Ed Driscoll

Untangling the Left's Sudden Obama Antipathy

Victor Davis Hanson threads the needle of why the left has abandoned Obama. (At least temporarily — as he writes, they’ll be back on the bandwagon next year. Where are they going to go?) As always, the ideology of liberalism / leftism / progressivism is never in question, but there’s also the extra tension for the left after so spectacularly misreading their man in advancing him to Godhood as a candidate, so the president himself must be blamed:

In other words, there is now an elite liberal effort to disentangle Obama from liberalism itself, and to suggest that his sagging polls are not a reflection of Obama’s breakneck efforts to take the country leftward—but either his inability or unwillingness to do so!

Partly the disappointment is understandably emotional.
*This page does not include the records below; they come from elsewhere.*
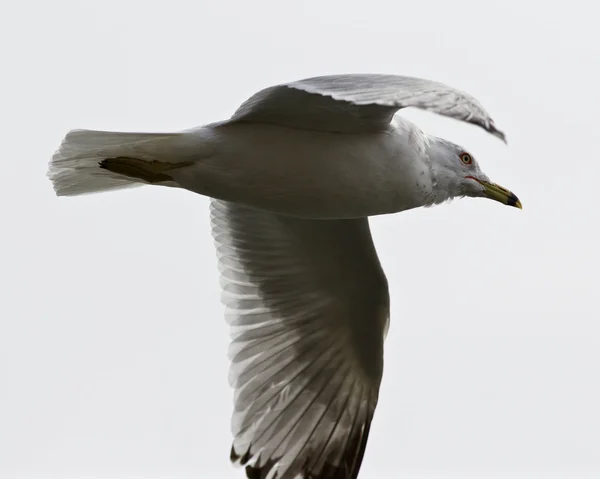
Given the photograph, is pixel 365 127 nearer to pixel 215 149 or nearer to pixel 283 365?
pixel 215 149

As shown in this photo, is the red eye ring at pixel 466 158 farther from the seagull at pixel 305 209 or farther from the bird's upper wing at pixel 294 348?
the bird's upper wing at pixel 294 348

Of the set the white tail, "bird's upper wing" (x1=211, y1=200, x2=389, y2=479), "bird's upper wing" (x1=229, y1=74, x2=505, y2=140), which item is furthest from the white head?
the white tail

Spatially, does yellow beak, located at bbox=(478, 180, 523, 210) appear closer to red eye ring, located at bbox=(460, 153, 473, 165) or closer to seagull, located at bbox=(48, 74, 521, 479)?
seagull, located at bbox=(48, 74, 521, 479)

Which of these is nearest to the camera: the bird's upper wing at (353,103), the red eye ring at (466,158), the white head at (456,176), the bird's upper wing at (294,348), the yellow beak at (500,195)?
the bird's upper wing at (353,103)

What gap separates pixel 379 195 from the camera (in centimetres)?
570

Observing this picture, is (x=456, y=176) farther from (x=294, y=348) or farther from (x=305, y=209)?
(x=294, y=348)

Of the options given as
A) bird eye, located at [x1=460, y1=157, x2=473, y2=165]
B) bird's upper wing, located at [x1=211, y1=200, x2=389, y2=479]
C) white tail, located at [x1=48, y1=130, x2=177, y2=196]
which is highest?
bird eye, located at [x1=460, y1=157, x2=473, y2=165]

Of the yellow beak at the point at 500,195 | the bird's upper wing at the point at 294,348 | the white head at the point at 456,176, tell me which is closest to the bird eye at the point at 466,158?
the white head at the point at 456,176

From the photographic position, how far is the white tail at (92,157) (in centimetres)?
561

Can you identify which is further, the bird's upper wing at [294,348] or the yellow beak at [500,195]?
the bird's upper wing at [294,348]

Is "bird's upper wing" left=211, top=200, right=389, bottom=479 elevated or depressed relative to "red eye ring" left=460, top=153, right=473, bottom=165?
depressed

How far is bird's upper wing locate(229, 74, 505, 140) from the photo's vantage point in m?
4.52

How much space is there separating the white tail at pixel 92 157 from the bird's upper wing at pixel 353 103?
0.46 m

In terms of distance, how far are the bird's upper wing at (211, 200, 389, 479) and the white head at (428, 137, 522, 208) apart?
97cm
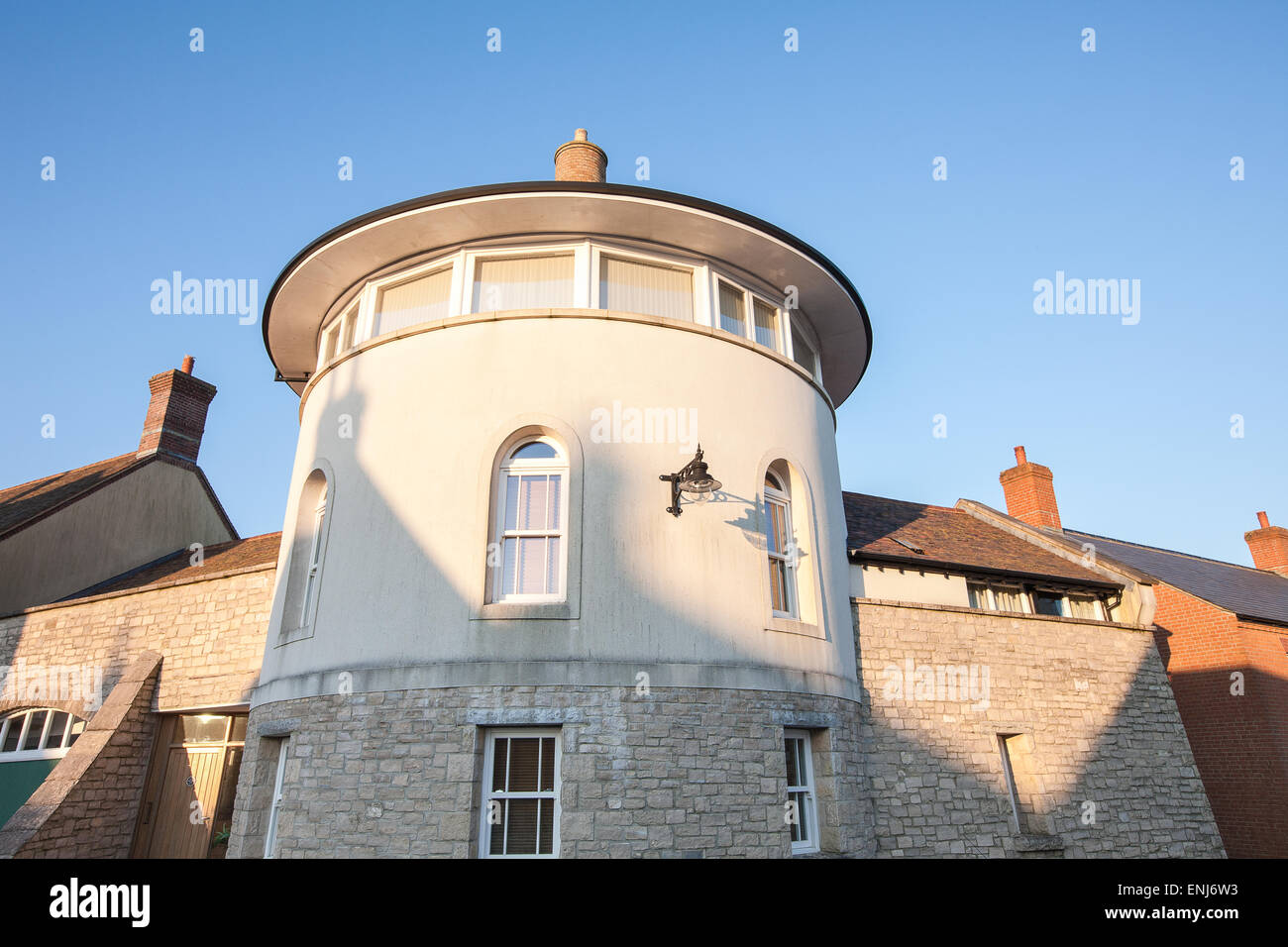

Just three years ago Obama was acclaimed as a once in a lifetime prophet of liberalism, whose own personal history, charisma, teleprompted eloquence and iconic identity might move a clearly center-right country hard leftward where it otherwise rarely wished to go.

Partly, the anger is quite savvy: if one suddenly blames Obama the man, rather than Obama the ideologue, then his unpopularity is his own, not liberalism’s. There is a clever effort to raise the dichotomy of the inept Carter and the politically savvy Clinton, but in the most improbable fashion: Clinton supposedly was a success, not because he was personable, sometimes compromising, and often centrist, and Carter was a failure not because he was sanctimoniously and stubbornly ideological, but just the opposite: Clinton is now reinvented as the true liberal who succeeded because of his principled leftwing politics, Carter like Obama was a bumbling compromiser and waffler.

As always with VDH, read the whole thing.

Related: “Obama’s Problem According To Maureen Dowd: No Villains,” Melissa Clouthier writes at Red State. Yes, like Pauline Kael, Maureen Dowd lives in a rather special fantasy world, too: “Who Obama thinks are his enemies are I don’t know. They’re outside my ken. But sometimes when I’m passing above flyover country I can feel them,” to Dowdify Kael’s most famous, if oft-misremembered quote.

Meanwhile, even more so than Dowd, fellow Timesperson Thomas Friedman reverts to fantasyland. Well, even more than he usually does, but with the same anti-democratic message as always.